### [Görev yönergesi]
Mandala konulu metinde geçen "Kitapçılarda rahatlıkla mandala boyama kitapları bulabilirsiniz." cümlesini İngilizceye çevirin.

### [İncelenecek metin]

"""

Ebru Coşkun
Çemberin sesi
İçini kemiren ama dilinden dökülemeyen ne varsa şekillere dök...
Doldur çemberin içini!
İstersen bir damla göz yaşı ile, istersen kocaman bir gül ile ya da bulutlar çiz yolunu kaybetmiş... Mesela bir ağaç yap, üstünde adın yazılı...
Cin Ali ve Cin Oya top oynasın çemberin içinde!
Hiç önemli değil, çizdiğin ördek varsın file benzesin!
Çünkü çember senin içinde ve sen çemberin içindesin...
Yani, çember sensin...
İşte, benim "mandala" tanımım...
Bir süredir pek moda bu "mandala çizmek ya da boyamak" dedikleri şey! Hatta her şeyin kolayına kaçan biz insangiller bunun da hazır lokmasını bulmuşuz! Kitapçılarda rahatlıkla mandala boyama kitapları bulabilirsiniz. Artık inançlarımızı bile modelleyip, hazır kalıpları önümüze koyuyorlar ki biz üretmeyelim! Düşünmeyelim, yaratmayalım, sağ beynimiz ölüp gitsin ki ne derlerse yapalım!
Oysa mandala öyle güzel ve derin bir felsefe ki!
Öyle güzel bir sanat ki!
Öyle güzel bir meditasyon ki, bilinçaltımızda biz farketmeden hayatımızı yöneten yaramaz pönçürükleri keşfetmemizi de sağlıyor. İnanmazsanız Gustav Jung'a sorun! Adam, analitik psikolojinin kurucusu, hastalarına mandala terapileri yapmış ise vardır bir bildiği!

"""

(Kayıtlı girdiler)
"""

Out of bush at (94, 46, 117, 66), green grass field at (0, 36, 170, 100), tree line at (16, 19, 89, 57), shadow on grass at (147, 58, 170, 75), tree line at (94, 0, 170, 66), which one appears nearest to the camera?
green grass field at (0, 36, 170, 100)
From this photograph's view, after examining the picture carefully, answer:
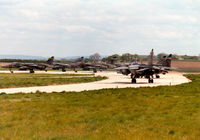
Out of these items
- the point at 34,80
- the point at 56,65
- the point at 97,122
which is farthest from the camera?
the point at 56,65

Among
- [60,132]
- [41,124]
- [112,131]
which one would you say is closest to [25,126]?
[41,124]

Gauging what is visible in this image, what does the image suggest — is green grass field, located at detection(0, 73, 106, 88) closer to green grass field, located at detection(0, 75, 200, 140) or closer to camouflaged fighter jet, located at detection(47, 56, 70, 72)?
green grass field, located at detection(0, 75, 200, 140)

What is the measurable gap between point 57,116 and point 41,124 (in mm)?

"""

### [Alıştırmanın çözümü]
You can easily find mandala coloring books in bookstores.